#### Document excerpt

Expected: 1 commit, 4 passed.

Block 4 — push and merge

git push origin fix/session-closure-ended-at

Merge via GitHub UI.

Issue 2 — DB Corruption Mechanism + Hardening¶

Confirmed mechanism¶

CTRL_CLOSE_EVENT (terminal X-button) is NOT caught by Python's signal module. Our FLAG-027 signal handlers cover SIGINT / SIGTERM / SIGBREAK only — the docstring explicitly documents this gap. S38 failure sequence: terminal X → OS gives 5s grace → WAL auto-checkpoint mid-flight → process killed → kernel drops file buffers → malformed DB.

Backup is safe¶

neo_live_stage1.db.bak.20260418T192119Z was created via SQLite's backup() API — a consistent snapshot at backup time, not a file copy. S38 writes are not in the backup and not recoverable from the malformed DB. Restore from backup is the correct path.

Hardening recommendation — FLAG-035¶

Add a periodic PRAGMA wal_checkpoint(TRUNCATE) on a 60-second timer. After each checkpoint, WAL file is zeroed — blast radius of any future hard-kill bounded to ≤60 seconds of writes. Implementation sketch provided (threading.Event-based loop, daemon thread, stop on shutdown). Ship as FLAG-035 on a separate branch after S39 confirms clean behavior.

Summary¶

Priority	Item	Status
1	Fix `ended_at` write failure	✅ Patch ready — branch `fix/session-closure-ended-at`, 4 tests
2	`log.debug` → `log.error` on shutdown failure	✅ In same commit
3	WAL checkpoint cadence hardening	Designed, not built — FLAG-035, separate branch
4	Backup restore confirmed safe	✅ Confirmed — restore and run `PRAGMA quick_check`

Clear to run S39 once patch lands on main and PRAGMA quick_check on restored DB returns ok.

What stays unchanged: anchor_max_divergence_bps: 10.0, base_size_rlusd: 15.0, risk_engine.py, fill paths, schema, Phase 7.2 CLOB switch.

— Orion

########

**Instructions to follow**
Copy word for word the stretch of the database corruption notes from "Merge via GitHub" through "the correct path.".

#### Given entries

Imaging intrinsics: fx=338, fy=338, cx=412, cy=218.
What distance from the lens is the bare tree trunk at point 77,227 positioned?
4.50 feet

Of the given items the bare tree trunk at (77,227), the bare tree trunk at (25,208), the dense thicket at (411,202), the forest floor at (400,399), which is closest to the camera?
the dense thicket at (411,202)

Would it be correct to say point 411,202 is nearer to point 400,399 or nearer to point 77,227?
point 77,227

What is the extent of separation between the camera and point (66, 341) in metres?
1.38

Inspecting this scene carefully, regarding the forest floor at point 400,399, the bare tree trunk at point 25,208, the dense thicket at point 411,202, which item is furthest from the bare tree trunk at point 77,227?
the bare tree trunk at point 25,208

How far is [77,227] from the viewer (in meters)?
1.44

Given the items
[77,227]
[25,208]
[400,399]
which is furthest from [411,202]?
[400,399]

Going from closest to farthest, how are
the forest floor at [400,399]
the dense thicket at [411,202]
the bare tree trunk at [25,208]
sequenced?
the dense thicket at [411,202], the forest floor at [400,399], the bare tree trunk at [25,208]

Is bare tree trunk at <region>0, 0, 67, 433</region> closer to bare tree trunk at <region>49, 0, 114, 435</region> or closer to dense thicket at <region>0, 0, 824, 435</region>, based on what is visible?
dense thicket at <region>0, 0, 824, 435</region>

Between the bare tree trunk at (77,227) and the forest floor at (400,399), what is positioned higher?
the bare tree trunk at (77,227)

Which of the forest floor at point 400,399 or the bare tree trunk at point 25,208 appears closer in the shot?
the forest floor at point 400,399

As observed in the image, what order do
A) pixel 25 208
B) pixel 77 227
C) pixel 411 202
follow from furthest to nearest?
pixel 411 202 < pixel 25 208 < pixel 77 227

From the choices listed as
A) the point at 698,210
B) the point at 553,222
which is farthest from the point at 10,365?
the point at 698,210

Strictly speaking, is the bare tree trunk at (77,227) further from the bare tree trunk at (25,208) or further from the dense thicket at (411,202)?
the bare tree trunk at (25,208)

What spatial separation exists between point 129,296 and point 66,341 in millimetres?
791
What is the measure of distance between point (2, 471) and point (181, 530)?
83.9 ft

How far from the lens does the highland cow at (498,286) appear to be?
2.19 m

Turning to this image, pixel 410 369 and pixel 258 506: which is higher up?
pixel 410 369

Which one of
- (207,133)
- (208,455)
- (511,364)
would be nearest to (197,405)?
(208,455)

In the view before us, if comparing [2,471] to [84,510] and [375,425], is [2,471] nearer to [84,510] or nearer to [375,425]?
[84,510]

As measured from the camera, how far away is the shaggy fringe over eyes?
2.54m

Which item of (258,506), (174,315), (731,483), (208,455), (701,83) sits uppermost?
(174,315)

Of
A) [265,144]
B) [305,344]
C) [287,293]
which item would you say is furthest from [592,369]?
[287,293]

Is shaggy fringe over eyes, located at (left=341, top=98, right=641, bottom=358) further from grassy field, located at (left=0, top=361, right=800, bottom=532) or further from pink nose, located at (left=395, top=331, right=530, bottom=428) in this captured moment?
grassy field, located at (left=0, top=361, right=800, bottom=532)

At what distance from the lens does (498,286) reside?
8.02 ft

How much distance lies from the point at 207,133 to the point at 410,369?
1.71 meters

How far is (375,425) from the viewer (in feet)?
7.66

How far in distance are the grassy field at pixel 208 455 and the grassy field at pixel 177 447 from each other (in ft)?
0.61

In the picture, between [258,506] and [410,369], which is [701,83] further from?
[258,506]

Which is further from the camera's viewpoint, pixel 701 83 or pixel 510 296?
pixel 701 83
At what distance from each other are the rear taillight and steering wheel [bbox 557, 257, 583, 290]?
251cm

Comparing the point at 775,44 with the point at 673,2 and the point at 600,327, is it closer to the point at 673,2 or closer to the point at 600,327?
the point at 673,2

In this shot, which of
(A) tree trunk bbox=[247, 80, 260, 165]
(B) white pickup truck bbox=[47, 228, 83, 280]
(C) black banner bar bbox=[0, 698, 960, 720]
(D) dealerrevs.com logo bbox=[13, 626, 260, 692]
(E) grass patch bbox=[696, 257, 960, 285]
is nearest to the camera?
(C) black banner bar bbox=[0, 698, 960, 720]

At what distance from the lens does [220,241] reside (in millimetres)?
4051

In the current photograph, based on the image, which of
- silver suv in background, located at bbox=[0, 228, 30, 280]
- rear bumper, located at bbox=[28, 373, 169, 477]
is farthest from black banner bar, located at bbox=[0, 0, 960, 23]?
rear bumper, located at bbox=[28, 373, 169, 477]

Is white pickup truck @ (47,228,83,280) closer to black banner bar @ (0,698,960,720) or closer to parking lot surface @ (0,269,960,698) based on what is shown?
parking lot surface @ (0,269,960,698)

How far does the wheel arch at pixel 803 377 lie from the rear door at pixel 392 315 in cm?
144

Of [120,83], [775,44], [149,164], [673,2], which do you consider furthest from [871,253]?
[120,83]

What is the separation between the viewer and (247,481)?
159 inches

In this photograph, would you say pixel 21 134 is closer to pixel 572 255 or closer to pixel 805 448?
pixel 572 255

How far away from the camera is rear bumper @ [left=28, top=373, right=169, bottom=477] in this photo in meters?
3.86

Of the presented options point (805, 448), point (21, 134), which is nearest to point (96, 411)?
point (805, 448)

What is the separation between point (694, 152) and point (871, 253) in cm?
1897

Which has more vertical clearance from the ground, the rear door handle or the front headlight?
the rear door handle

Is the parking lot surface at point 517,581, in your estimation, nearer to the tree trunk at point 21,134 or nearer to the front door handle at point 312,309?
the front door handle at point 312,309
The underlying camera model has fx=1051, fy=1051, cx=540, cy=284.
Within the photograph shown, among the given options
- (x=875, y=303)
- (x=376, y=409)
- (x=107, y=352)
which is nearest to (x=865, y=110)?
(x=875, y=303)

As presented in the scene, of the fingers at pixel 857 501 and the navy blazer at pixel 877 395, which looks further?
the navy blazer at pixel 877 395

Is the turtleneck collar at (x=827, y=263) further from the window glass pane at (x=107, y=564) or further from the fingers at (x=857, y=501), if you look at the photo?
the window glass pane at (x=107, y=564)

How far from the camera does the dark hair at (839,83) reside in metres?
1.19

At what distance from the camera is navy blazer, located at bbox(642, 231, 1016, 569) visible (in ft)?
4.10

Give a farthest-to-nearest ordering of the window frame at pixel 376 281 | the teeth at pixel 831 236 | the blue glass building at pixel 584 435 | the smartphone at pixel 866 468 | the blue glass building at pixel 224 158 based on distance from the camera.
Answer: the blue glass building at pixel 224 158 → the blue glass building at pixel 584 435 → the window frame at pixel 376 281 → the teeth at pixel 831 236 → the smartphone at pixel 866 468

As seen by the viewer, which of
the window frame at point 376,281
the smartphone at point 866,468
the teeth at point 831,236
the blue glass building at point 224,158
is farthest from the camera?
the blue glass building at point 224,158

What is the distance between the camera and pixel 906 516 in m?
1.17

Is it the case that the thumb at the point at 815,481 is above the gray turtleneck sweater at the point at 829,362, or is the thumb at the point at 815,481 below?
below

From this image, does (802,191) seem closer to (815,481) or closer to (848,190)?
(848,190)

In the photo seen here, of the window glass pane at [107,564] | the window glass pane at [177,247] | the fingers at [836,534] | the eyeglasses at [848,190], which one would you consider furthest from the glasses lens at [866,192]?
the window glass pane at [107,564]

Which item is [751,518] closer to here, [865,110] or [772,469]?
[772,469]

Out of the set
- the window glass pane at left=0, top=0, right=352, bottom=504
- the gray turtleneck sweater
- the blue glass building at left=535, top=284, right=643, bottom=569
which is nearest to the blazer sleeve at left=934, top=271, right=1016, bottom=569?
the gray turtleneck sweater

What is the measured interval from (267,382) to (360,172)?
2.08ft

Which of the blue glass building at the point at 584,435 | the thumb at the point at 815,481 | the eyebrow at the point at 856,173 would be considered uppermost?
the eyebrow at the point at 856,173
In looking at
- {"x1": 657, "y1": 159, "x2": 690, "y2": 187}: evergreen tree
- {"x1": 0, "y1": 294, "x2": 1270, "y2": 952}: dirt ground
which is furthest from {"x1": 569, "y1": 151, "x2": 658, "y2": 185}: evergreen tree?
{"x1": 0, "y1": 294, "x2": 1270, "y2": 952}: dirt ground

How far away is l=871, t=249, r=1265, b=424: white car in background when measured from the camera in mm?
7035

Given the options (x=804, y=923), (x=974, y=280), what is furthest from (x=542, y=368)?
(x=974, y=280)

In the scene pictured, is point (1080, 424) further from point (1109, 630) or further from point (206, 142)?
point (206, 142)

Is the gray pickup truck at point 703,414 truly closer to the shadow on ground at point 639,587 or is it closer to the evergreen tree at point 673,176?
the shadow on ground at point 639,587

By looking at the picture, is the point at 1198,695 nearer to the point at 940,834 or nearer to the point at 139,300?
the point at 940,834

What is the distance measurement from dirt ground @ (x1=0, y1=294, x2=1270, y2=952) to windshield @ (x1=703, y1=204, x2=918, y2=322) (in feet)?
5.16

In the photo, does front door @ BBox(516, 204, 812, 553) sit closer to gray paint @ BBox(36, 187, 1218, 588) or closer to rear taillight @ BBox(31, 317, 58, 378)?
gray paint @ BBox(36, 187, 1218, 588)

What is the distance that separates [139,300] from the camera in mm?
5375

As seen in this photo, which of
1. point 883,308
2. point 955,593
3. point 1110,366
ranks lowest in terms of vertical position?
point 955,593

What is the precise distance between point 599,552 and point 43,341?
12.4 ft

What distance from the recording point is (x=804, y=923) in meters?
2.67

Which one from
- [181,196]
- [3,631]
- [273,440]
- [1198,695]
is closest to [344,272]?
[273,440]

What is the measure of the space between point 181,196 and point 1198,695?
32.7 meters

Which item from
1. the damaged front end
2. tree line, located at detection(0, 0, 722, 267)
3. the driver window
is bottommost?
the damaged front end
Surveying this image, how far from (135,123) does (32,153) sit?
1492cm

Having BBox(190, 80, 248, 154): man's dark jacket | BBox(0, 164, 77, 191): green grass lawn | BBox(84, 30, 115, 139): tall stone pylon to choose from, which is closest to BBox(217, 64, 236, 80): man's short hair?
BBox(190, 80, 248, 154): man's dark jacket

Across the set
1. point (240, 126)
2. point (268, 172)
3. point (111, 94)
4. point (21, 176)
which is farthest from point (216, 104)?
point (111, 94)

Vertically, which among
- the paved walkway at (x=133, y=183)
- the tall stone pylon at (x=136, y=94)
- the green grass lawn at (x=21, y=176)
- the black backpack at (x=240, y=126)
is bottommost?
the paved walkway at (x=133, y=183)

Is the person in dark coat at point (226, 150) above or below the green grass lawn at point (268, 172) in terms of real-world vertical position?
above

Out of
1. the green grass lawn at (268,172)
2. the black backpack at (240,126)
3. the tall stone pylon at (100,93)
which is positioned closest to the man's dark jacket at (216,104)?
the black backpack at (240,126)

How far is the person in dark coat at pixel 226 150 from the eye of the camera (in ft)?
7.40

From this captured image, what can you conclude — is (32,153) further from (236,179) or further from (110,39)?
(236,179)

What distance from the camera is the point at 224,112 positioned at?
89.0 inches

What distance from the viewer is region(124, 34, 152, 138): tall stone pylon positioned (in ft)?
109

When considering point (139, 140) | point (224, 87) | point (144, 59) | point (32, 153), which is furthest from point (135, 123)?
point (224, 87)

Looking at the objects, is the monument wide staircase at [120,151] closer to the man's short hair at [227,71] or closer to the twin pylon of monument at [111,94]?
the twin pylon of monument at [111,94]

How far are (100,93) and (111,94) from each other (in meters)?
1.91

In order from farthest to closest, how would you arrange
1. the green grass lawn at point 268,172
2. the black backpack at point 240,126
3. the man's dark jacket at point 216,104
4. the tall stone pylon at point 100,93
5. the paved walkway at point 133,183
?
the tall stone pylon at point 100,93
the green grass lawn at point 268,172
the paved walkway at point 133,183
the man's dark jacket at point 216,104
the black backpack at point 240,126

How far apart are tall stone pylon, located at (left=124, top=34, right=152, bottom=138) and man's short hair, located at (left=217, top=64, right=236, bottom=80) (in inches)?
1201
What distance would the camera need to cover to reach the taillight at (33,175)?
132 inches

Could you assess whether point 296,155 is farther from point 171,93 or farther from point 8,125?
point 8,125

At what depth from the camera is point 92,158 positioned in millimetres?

########

**Complete output**
Merge via GitHub UI.

Issue 2 — DB Corruption Mechanism + Hardening¶

Confirmed mechanism¶

CTRL_CLOSE_EVENT (terminal X-button) is NOT caught by Python's signal module. Our FLAG-027 signal handlers cover SIGINT / SIGTERM / SIGBREAK only — the docstring explicitly documents this gap. S38 failure sequence: terminal X → OS gives 5s grace → WAL auto-checkpoint mid-flight → process killed → kernel drops file buffers → malformed DB.

Backup is safe¶

neo_live_stage1.db.bak.20260418T192119Z was created via SQLite's backup() API — a consistent snapshot at backup time, not a file copy. S38 writes are not in the backup and not recoverable from the malformed DB. Restore from backup is the correct path.